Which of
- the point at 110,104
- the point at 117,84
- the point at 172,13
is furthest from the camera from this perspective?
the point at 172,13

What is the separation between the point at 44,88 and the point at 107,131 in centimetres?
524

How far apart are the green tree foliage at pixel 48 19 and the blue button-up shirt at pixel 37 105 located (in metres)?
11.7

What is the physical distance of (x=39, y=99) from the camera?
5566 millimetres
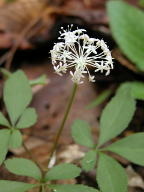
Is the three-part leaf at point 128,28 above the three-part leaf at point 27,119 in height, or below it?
above

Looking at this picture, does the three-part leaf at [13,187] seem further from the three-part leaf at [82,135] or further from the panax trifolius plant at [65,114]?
the three-part leaf at [82,135]

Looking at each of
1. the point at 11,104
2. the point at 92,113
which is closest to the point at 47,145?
the point at 92,113

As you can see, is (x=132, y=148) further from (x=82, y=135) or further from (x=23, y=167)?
(x=23, y=167)

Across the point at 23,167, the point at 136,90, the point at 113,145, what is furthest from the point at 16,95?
the point at 136,90

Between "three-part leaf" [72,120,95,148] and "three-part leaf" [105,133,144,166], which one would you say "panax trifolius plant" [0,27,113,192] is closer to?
"three-part leaf" [72,120,95,148]

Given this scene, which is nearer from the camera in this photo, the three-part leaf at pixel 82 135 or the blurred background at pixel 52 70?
the three-part leaf at pixel 82 135

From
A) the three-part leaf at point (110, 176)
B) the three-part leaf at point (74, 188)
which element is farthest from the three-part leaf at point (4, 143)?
the three-part leaf at point (110, 176)
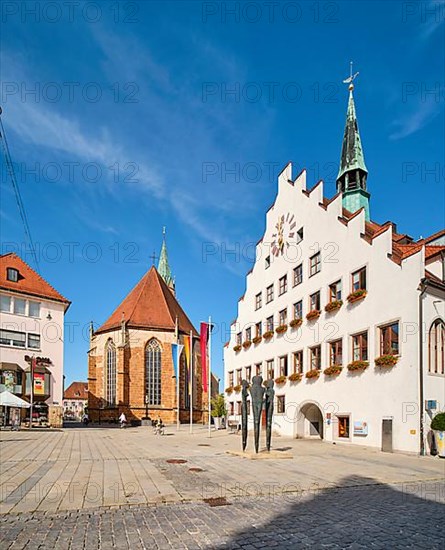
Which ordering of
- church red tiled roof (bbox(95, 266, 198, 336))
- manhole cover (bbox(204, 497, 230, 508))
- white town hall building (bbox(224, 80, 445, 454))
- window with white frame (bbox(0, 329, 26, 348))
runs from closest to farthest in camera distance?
manhole cover (bbox(204, 497, 230, 508)) < white town hall building (bbox(224, 80, 445, 454)) < window with white frame (bbox(0, 329, 26, 348)) < church red tiled roof (bbox(95, 266, 198, 336))

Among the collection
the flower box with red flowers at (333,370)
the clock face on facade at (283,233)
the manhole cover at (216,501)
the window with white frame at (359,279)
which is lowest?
the manhole cover at (216,501)

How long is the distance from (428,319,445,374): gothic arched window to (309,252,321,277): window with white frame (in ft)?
27.7

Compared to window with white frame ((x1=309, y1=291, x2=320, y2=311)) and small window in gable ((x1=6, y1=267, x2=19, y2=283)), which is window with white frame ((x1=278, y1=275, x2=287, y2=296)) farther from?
small window in gable ((x1=6, y1=267, x2=19, y2=283))

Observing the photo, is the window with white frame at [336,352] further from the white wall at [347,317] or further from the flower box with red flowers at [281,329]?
the flower box with red flowers at [281,329]

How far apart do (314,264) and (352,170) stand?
11270mm

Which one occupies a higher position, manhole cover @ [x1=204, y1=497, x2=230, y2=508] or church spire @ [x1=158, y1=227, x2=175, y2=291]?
church spire @ [x1=158, y1=227, x2=175, y2=291]

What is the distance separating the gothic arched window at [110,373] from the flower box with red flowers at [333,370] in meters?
35.2

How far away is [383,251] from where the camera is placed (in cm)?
2202

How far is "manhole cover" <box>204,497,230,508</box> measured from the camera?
27.8 ft

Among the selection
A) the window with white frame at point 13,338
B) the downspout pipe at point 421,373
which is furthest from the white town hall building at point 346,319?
the window with white frame at point 13,338

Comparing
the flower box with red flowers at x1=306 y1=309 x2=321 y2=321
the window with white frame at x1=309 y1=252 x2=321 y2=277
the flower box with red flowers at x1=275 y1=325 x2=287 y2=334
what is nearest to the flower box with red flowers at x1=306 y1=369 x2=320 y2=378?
the flower box with red flowers at x1=306 y1=309 x2=321 y2=321

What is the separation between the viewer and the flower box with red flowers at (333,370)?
81.0 ft

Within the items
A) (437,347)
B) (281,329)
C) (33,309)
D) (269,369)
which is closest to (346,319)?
(437,347)

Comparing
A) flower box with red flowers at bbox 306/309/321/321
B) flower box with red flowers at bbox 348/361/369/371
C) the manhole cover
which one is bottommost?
the manhole cover
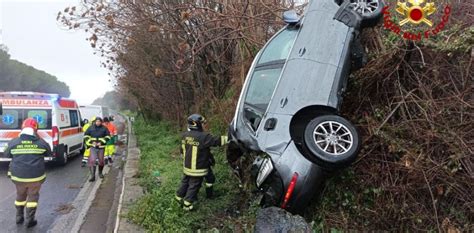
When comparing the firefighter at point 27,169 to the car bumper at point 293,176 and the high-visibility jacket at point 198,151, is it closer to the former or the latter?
the high-visibility jacket at point 198,151

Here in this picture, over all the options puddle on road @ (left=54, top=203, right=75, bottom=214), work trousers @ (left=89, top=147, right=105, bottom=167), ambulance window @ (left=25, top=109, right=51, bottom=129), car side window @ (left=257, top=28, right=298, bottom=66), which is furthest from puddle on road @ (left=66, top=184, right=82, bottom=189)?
car side window @ (left=257, top=28, right=298, bottom=66)

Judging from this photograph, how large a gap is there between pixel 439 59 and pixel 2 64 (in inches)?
2626

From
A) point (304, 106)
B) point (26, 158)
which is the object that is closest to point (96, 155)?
point (26, 158)

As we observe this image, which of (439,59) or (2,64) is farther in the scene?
(2,64)

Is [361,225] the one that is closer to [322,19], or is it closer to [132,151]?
[322,19]

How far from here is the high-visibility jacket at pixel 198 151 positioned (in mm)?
5500

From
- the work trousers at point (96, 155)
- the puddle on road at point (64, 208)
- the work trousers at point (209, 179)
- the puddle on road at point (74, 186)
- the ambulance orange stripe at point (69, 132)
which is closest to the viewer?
the work trousers at point (209, 179)

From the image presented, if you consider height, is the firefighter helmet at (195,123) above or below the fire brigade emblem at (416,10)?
below

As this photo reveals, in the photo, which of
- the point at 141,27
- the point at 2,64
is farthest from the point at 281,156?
the point at 2,64

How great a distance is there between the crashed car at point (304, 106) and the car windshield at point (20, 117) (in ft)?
24.7

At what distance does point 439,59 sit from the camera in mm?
4633

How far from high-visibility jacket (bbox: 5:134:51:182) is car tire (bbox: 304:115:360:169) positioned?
13.6 ft

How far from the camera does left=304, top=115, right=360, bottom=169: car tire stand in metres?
3.82

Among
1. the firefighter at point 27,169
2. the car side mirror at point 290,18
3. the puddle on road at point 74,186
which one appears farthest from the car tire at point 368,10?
the puddle on road at point 74,186
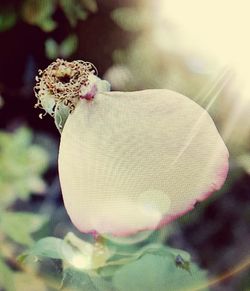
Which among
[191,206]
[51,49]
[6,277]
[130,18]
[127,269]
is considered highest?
[130,18]

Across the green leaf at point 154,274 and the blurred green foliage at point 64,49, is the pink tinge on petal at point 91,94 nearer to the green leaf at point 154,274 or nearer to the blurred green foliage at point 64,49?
A: the blurred green foliage at point 64,49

++++++

-- Given task --
Edit all the entries above so that "camera" becomes "viewer" everywhere, keeping everything else unchanged, and leave the pictures out.

-- Response to this exercise --
Which of
- the point at 110,104
- the point at 117,84
- the point at 172,13
is furthest from the viewer from this perspective?
the point at 172,13

What is the separation between the point at 44,88 and the point at 107,131 in centimetres?
524

How far apart are the green tree foliage at pixel 48 19 and the blue button-up shirt at pixel 37 105 located (in metres)?
11.7

What is the physical distance of (x=39, y=99) from the viewer?
5566 millimetres
Is the three-part leaf at point 128,28 above the three-part leaf at point 27,119 in height, or below it?
above

Looking at this picture, does the three-part leaf at [13,187] seem further from the three-part leaf at [82,135] or further from the panax trifolius plant at [65,114]?
the three-part leaf at [82,135]

Looking at each of
1. the point at 11,104
2. the point at 92,113
which is closest to the point at 47,145?
the point at 92,113

As you can see, is (x=132, y=148) further from (x=82, y=135) or further from (x=23, y=167)?
(x=23, y=167)

Across the point at 23,167, the point at 136,90, the point at 113,145, what is furthest from the point at 16,95?
the point at 136,90

Between "three-part leaf" [72,120,95,148] and "three-part leaf" [105,133,144,166], which one would you say "panax trifolius plant" [0,27,113,192] is closer to?
"three-part leaf" [72,120,95,148]

Given this scene, which is nearer from the viewer in this photo, the three-part leaf at pixel 82 135 or the blurred background at pixel 52 70?
the three-part leaf at pixel 82 135

From
A) the three-part leaf at point (110, 176)
B) the three-part leaf at point (74, 188)
which element is farthest from the three-part leaf at point (4, 143)?
the three-part leaf at point (110, 176)
Which ordering of
- church red tiled roof (bbox(95, 266, 198, 336))
- manhole cover (bbox(204, 497, 230, 508))
- white town hall building (bbox(224, 80, 445, 454))
- window with white frame (bbox(0, 329, 26, 348))
runs from closest to farthest in viewer distance?
manhole cover (bbox(204, 497, 230, 508)) < white town hall building (bbox(224, 80, 445, 454)) < window with white frame (bbox(0, 329, 26, 348)) < church red tiled roof (bbox(95, 266, 198, 336))

Among the collection
the flower box with red flowers at (333,370)
the clock face on facade at (283,233)
the manhole cover at (216,501)
the window with white frame at (359,279)
which is lowest?
the manhole cover at (216,501)

How long is the distance from (428,319,445,374): gothic arched window to (309,252,321,277): window with white frame (in ft)?
27.7

Compared to window with white frame ((x1=309, y1=291, x2=320, y2=311)) and small window in gable ((x1=6, y1=267, x2=19, y2=283)), which is window with white frame ((x1=278, y1=275, x2=287, y2=296)) farther from?
small window in gable ((x1=6, y1=267, x2=19, y2=283))

Observing the photo, is the window with white frame at [336,352] further from the white wall at [347,317] or further from the flower box with red flowers at [281,329]?
the flower box with red flowers at [281,329]

How far apart do (314,264) and (352,170) stand?
11270mm

Which one occupies a higher position, manhole cover @ [x1=204, y1=497, x2=230, y2=508] or church spire @ [x1=158, y1=227, x2=175, y2=291]?
church spire @ [x1=158, y1=227, x2=175, y2=291]

What is the distance separating the gothic arched window at [110,373] from the flower box with red flowers at [333,370] in meters?
35.2

How far away is [383,251] from where the viewer is placed (in cm)?
2202

How far is "manhole cover" <box>204,497,230,508</box> measured from the viewer?
27.8 ft

Among the selection
A) the window with white frame at point 13,338
B) the downspout pipe at point 421,373
which is furthest from the white town hall building at point 346,319?
the window with white frame at point 13,338

Comparing
the flower box with red flowers at x1=306 y1=309 x2=321 y2=321
the window with white frame at x1=309 y1=252 x2=321 y2=277
the flower box with red flowers at x1=275 y1=325 x2=287 y2=334
what is nearest to the flower box with red flowers at x1=306 y1=369 x2=320 y2=378?
the flower box with red flowers at x1=306 y1=309 x2=321 y2=321

What is the separation between the viewer and the flower box with red flowers at (333,370)?
81.0 ft

Within the items
A) (437,347)
B) (281,329)
C) (33,309)
D) (269,369)
which is closest to (346,319)?
(437,347)

Comparing
A) flower box with red flowers at bbox 306/309/321/321
B) flower box with red flowers at bbox 348/361/369/371
C) the manhole cover
which one is bottommost?
the manhole cover
When comparing the firefighter at point 27,169 to the car bumper at point 293,176 and the high-visibility jacket at point 198,151, is it closer to the former or the latter?
the high-visibility jacket at point 198,151

Here in this picture, over all the options puddle on road @ (left=54, top=203, right=75, bottom=214), work trousers @ (left=89, top=147, right=105, bottom=167), ambulance window @ (left=25, top=109, right=51, bottom=129), car side window @ (left=257, top=28, right=298, bottom=66), which is furthest from puddle on road @ (left=66, top=184, right=82, bottom=189)?
car side window @ (left=257, top=28, right=298, bottom=66)

Judging from this photograph, how large a gap is there between pixel 439 59 and pixel 2 64 (in inches)?
2626

From
A) point (304, 106)
B) point (26, 158)
which is the object that is closest to point (96, 155)?
point (26, 158)

As we observe this image, which of (439,59) or (2,64) is farther in the scene?
(2,64)

Is [361,225] the one that is closer to [322,19], or is it closer to [132,151]?
[322,19]

How far from here is the high-visibility jacket at pixel 198 151 positioned (in mm)?
5500

From
- the work trousers at point (96, 155)
- the puddle on road at point (64, 208)
- the work trousers at point (209, 179)
- the puddle on road at point (74, 186)
- the ambulance orange stripe at point (69, 132)
which is closest to the viewer?
the work trousers at point (209, 179)

From the image presented, if you consider height, is the firefighter helmet at (195,123) above or below the fire brigade emblem at (416,10)?
below

As this photo reveals, in the photo, which of
- the point at 141,27
- the point at 2,64
is farthest from the point at 281,156?
the point at 2,64

How great a distance is there between the crashed car at point (304, 106) and the car windshield at point (20, 117) (in ft)?
24.7

At what distance does point 439,59 sit from the viewer in mm?
4633

How far from high-visibility jacket (bbox: 5:134:51:182) is car tire (bbox: 304:115:360:169) positioned?
13.6 ft

How far from the viewer does left=304, top=115, right=360, bottom=169: car tire stand in metres?
3.82

Among
1. the firefighter at point 27,169
2. the car side mirror at point 290,18
3. the puddle on road at point 74,186
which one appears farthest from the car tire at point 368,10?
the puddle on road at point 74,186
Which among
[191,206]
[51,49]
[6,277]
[130,18]
[127,269]
is considered highest?
[130,18]

Across the green leaf at point 154,274 and the blurred green foliage at point 64,49, is the pink tinge on petal at point 91,94 nearer to the green leaf at point 154,274 or nearer to the blurred green foliage at point 64,49?
A: the blurred green foliage at point 64,49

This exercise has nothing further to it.